--- TEXTE FOURNI ---
Agriculture : formation, "intérêt général majeur"... que contient le projet de loi d'orientation agricole ?
information fournie par Boursorama avec Media Services 18/02/2025 à 12:24

Députés et sénateurs vont chercher un compromis ce mardi. Objectif : voter le texte juste avant le Salon de l'agriculture, inauguré samedi 22 février par Emmanuel Macron. ( AFP / JEAN-FRANCOIS MONIER )

A quatre jours du Salon de l'agriculture, le projet de loi d'orientation agricole est soumis au vote du Sénat ce mardi 18 février.

Mot d'ordre : "souveraineté alimentaire". Le projet de loi d'orientation agricole est soumis ce mardi 18 février au vote du Sénat, après l'adoption par l'Assemblée au printemps. Objectif affiché : accélérer l'arrivée de nouvelles générations d'agriculteurs délestés de certaines contraintes environnementales. Députés et sénateurs ont néanmoins deux visions distinctes sur ce texte qui agrège des sujets très divers — formation, haies ou encore statut des chiens de protection des troupeaux. Des parlementaires des deux chambres tenteront à partir de ce mardi soir d'aboutir à une version commune lors d'une commission mixte paritaire (CMP), in extremis avant l'ouverture du Salon de l'agriculture samedi.

L'agriculture, "intérêt général majeur"

Comme l'exigeait le premier syndicat agricole, la FNSEA, l'une des mesures phares consacre l'agriculture au rang d'"intérêt général majeur". Objectif : nourrir la réflexion du juge administratif et faciliter le parcours des projets de structures de retenues d'eau ou de bâtiments d'élevage hors-sol lorsqu'ils sont mis en balance avec un objectif de préservation de l'environnement. Des élus et des juristes doutent de la portée du dispositif, la protection de l'environnement ayant une valeur constitutionnelle, alors que cet intérêt général majeur est inscrit dans une loi simple.

--- EXTRAIT DE DONNÉES ---
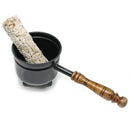 Metal Smudge Burner w. Wooden Handle - East Meets West USA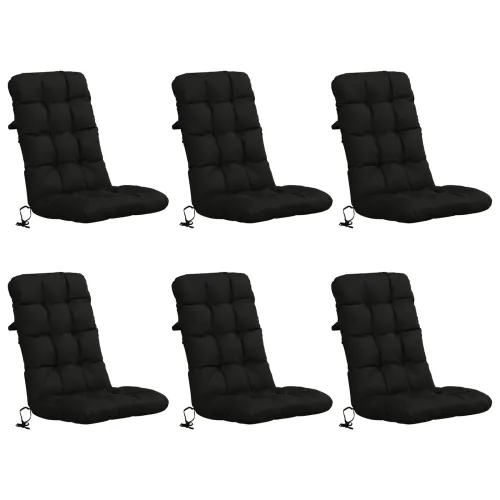 Jastučići za stolice s visokim naslonom - 6 komada VIANEN - Crna 120 x 50 x 8 cm 6 Cijena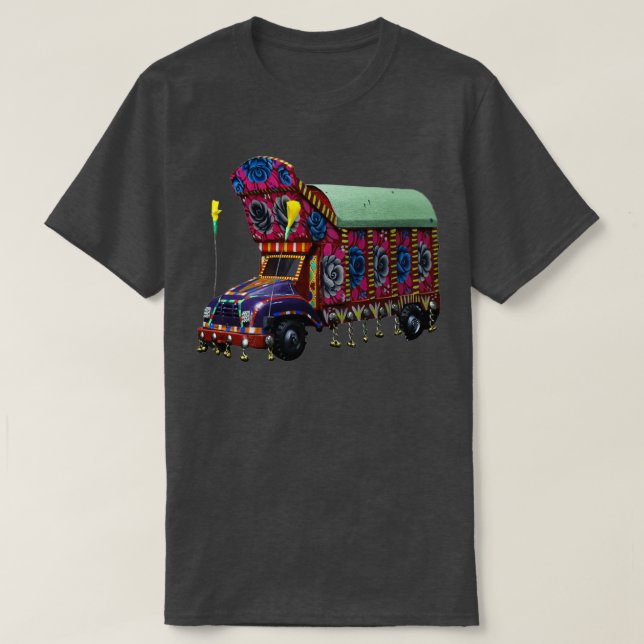 Camiseta Arte de camiones (Diseño del anverso)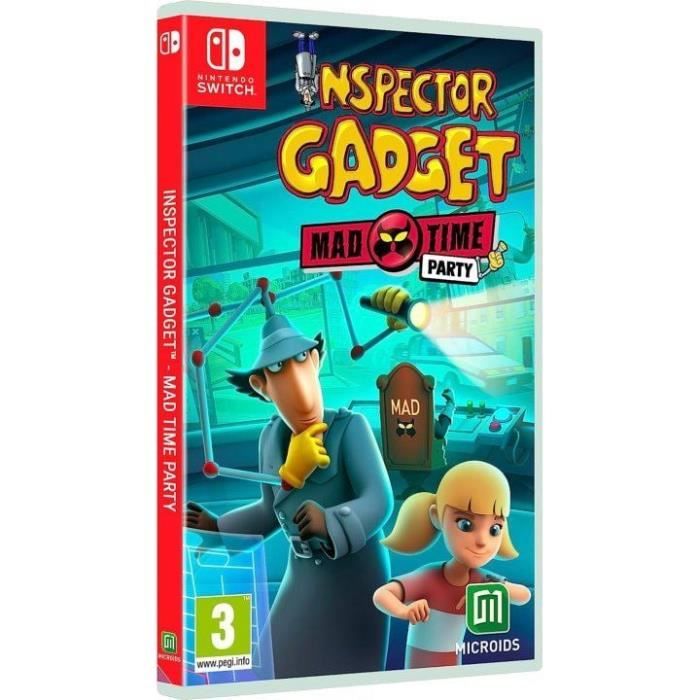 Jeu vidéo INSPECTOR GADGET MAD TIME PARTY Aventure 1 4 joueurs Nintendo Switch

--- QUESTIONS D'ÉTUDE ---
**1.** Selon l'article sur le projet de loi d'orientation agricole, ce texte agrège des sujets très divers. Lesquels sont cités en exemple ?
**2.** D'après l'article sur le projet de loi d'orientation agricole, quel syndicat exigeait que l'agriculture soit consacrée au rang d'« intérêt général majeur » ?

--- RÉPONSES NUMÉROTÉES ---
**1.**
- La formation
- Les haies
- Le statut des chiens de protection des troupeaux

**2.** La FNSEA, premier syndicat agricole.